Kecepatan transfer yang biasa dijanjikan oleh servis broadband sampai sekitar 128 kbps atau lebih.
Jaringan Broadband dapat digunakan oleh banyak kalangan, mulai dari pelajar, pehobi game,
sampai dengan kantor – kantor kecil dan kantor cabang yang ingin memiliki koneksi
dengan kantor pusatnya yang mrmiliki kecepatan yang cukup tinggi.

Teknologi broadband yang paling umum digunakan di Indonesia untuk menghubungkan koneksi internet
untuk anda adalah teknologi DSL, teknologi cable dan fixed wireless.
Masing – masing media memliki kekurangan dan kelebihan tersendiri.


Jelas terlihat keunggulan di masa kini adalah broadband dan wireless lan

VSAT


Adapun Vsat beserta keutamaannya untuk daerah yang masih sulit menerima sinyal,seperti :

1.pertambangan
2.pegunungan
3.resort / villa di puncak , pantai dll

Mendapatkan data Internet dari setelit sama dengan mendapatkan sinyal televisi dari satelit.
Data dikirimkan oleh satelit dan diterima oleh sebuah alat decoder pada sisi pelanggan.
Data yang diterima dan yang hendak dikirimkan melalui VSAT harus di-encode dan di-decode terlebih dahulu.

Satelit Telkom-1 menggunakan C-Band (4-6 GHz). Selain C-Band ada juga KU-Band.
Namun C-Band lebih tahan terhadap cuaca dibandingkan dengan KU-Band.
Satelit ini menggunakan frekuensi yang berbeda antara menerima dan mengirim data.
Intinya, frekuensi yang tinggi digunakan untuk uplink (5,925 sampai 6,425 GHz)
frekuensi yang lebih rendah digunakan untuk downlink (3,7 sampai 4.2 GHz).

Sistem ini mengadopsi teknologi TDM dan TDMA. Umumnya konfigurasi VSAT adalah seperti bintang.
Piringan yang di tengah disebut hub dan melayani banyak piringan lainnya
yang berlokasi di tempat yang jauh.

Hub berkomunikasi dengan piringan lainnya menggunakan kanal TDM dan diterima oleh semua piringan lainnya.
Piringan lainnya mengirimkan data ke hub menggunakan kanal TDMA.
Dengan cara ini diharapkan dapat memberikan konektifitas yang baik untuk hubungan data, suara dan fax.
Semua lalu lintas data harus melalui hub ini, bahkan jika suatu piringan lain
hendak berhubungan dengan piringan lainnya.
Hub ini mengatur semua rute data pada jaringan VSAT.

Frame TDM selalu berukuran 5.760 byte. Setiap frame memiliki 240 sub-frame.
Setiap sub-frame adalah 24 byte. Panjang waktu frame tergantung
pada data rate outbound yang dipilih.

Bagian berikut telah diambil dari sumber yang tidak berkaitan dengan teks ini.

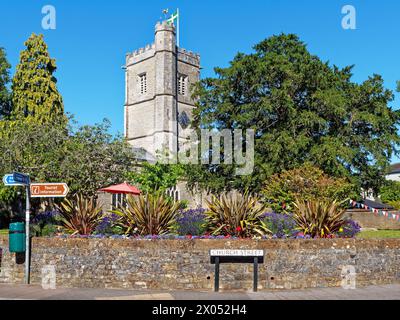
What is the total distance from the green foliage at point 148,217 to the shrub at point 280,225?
2864 millimetres

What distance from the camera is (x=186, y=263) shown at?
11.0m

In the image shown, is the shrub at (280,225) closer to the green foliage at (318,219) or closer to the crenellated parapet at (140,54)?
the green foliage at (318,219)

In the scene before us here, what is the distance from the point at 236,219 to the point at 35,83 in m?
25.2

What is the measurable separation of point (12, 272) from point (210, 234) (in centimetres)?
532

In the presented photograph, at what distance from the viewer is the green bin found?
1157 centimetres

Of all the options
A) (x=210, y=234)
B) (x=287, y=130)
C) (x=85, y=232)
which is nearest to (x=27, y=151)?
(x=85, y=232)

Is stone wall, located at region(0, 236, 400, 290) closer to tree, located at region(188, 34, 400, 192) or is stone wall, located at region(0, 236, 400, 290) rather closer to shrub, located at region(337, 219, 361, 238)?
shrub, located at region(337, 219, 361, 238)

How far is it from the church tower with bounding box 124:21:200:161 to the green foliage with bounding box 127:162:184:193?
21978 mm

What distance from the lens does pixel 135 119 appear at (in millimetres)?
64562

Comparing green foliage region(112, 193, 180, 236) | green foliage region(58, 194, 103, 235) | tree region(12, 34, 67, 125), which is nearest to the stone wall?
green foliage region(112, 193, 180, 236)

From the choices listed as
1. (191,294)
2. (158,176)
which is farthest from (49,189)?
(158,176)

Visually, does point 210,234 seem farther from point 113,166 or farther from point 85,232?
point 113,166

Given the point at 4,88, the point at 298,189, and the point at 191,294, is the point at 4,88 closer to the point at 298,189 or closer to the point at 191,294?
the point at 298,189

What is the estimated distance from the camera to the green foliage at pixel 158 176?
3203 centimetres
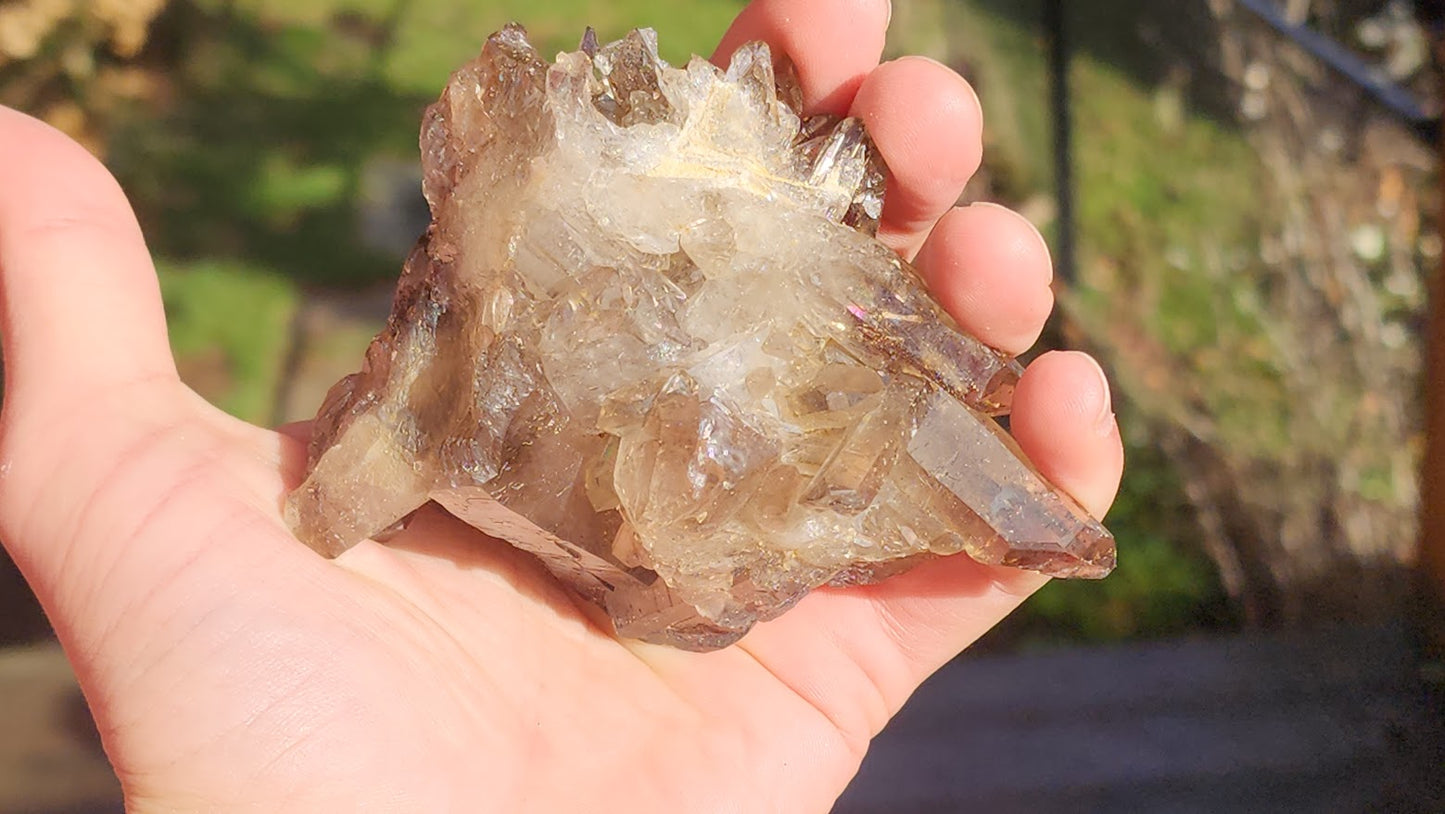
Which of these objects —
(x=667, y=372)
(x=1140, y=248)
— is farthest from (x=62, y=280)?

TDMA selalu pada 180 ms.

TDMA disinkronisasi untuk memastikan bahwa kiriman data yang berasal
dari stasiun yang berbeda tidak bertabrakan satu dengan yang lainnya.

Pendapat umum mengatakan bahwa koneksi dengan satelit adalah koneksi yang paling cepat.
Kenyataanya adalah tidak,Waktu yang dibutuhkan dari satu titik di atas bumi
ke titik lainnya melalui satelit adalah sekitar 700 milisecond,
sementara leased line hanya butuh waktu sekitar 40 milisecond.

Hal ini disebabkan oleh jarak yang harus ditempuh oleh data yaitu dari bumi ke satelit dan kembali ke bumi.
Satelit geostasioner sendiri berketinggian sekitar 36.000 kilometer di atas permukaan bumi.

Di webdatasolusindo.com adalah sebuah perusahaan yang bergerak di bidang IT Solution,IT Consultant
dan internet service provider,dapat menjadi partner terbaik anda
yang membutuhkan jasa kami,tak lepas pula untuk penggunaan layanan internet
dengan product unggulan  :

1.Broadband internet service
2.Dedicated internet service
3.Custom (Vsat,IT Development,IT Consultant)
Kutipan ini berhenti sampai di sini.